2004年12月04日 | パルプ小説を愉しむ
『グリッツ』(エルモア・レナード)で、自家用飛行機を出せと脅されて抵抗したジャッキーに主人公が吐いた台詞。
かつて逮捕した男の逆恨みで撃たれた警官ヴィンセント・モーラがリハビリ兼休暇で訪れたプエルトリコで一人の女と知り合った。彼女は大金持ちの誘いで、アトランティク・シティのカジノホテルでホステスで働くことになったが、高層マンションの部屋から身を投げた。自殺か他殺か。連絡を受けたヴィンセントはNJへ飛び、地元の警官と一緒にフリーで捜査にあたる。ホテル王のトミー・ドノバンと美しく聡明かつ打算的な妻のナンシー。カジノ支配人のジャッキーとボディーガードで元ドルフィンズのラインバッカーだったディリアン。皆一癖も二癖もありながら魅力的な人物。半ばおかま口調で次から次へと迸り出る言葉に負けず頭の中が回転するジャッキーの自己顕示欲旺盛さはこれでもかこれでもかというほど繰り返される。ボディーガードでありながら大胆不敵なヴィンセントに惚れ込み、肩入れするディリアンは身長195cmの巨漢でありながら、頭脳の冴えがみごとな実はインテリ。上司のおしゃべりに適当に付き合いながら冷静に出来事を判断して人物評価を的確に下す。ヴィンセントを助けながら殺人犯を追う。

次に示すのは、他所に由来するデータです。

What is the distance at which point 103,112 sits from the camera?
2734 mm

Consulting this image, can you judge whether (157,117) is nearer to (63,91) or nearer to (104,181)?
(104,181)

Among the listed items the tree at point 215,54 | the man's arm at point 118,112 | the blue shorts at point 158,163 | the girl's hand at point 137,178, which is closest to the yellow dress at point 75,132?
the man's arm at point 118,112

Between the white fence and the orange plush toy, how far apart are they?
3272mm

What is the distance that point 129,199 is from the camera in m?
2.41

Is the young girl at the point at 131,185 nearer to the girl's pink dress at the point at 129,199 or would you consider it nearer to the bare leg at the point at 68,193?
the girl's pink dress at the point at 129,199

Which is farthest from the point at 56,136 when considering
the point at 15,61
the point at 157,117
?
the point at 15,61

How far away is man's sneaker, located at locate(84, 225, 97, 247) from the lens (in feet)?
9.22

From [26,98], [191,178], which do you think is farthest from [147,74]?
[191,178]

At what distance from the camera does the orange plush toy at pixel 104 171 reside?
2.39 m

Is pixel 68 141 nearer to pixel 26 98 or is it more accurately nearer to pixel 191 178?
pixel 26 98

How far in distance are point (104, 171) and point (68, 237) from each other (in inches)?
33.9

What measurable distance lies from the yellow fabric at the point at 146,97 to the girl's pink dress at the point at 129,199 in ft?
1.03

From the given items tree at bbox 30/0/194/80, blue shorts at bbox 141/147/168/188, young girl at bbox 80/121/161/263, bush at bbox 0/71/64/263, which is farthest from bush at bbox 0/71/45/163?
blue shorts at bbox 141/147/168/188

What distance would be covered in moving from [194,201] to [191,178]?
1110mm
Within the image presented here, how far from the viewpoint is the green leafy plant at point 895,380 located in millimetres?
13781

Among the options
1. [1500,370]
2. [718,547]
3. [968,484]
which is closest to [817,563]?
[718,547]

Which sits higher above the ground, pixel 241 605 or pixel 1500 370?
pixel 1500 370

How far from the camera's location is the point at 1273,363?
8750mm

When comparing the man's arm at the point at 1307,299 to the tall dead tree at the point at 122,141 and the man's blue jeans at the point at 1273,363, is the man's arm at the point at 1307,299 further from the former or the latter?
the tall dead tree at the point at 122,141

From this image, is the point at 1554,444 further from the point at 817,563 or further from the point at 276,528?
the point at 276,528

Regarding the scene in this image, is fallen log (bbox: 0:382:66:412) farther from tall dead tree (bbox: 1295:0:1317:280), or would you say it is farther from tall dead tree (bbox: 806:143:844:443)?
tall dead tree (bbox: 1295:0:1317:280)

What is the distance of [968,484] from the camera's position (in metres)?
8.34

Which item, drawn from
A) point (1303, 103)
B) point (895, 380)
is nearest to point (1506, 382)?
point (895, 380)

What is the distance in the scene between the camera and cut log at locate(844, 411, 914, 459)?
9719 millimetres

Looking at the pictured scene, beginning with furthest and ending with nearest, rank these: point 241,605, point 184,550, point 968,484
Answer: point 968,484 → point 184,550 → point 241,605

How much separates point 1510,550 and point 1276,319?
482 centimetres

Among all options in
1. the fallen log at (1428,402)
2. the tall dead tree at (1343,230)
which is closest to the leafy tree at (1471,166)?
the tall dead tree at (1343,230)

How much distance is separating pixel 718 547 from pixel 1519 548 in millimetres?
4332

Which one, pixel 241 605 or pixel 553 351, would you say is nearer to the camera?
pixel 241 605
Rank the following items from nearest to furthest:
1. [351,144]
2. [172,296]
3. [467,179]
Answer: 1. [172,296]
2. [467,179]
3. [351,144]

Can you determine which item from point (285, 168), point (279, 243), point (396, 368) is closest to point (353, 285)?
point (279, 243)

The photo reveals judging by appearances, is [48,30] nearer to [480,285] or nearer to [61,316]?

何より見事なのは、ごくさりげない物腰の中に不適な面だましを秘めたヒーローのヴィンセント。物に動ずることなく、冷静客観的に物事を判断。マスクはあまく、39歳の男前はホテル王の妻ナンシーに言い寄らせながらもすげなく扱う。金も女もなにもこの男を操ることが出来ない、心がハードボイルドな警官。読みながらも次の展開が待ち遠しくストーリーというよりも人物の描き方、言葉の交わし方が気になって次々読み進んでしまった。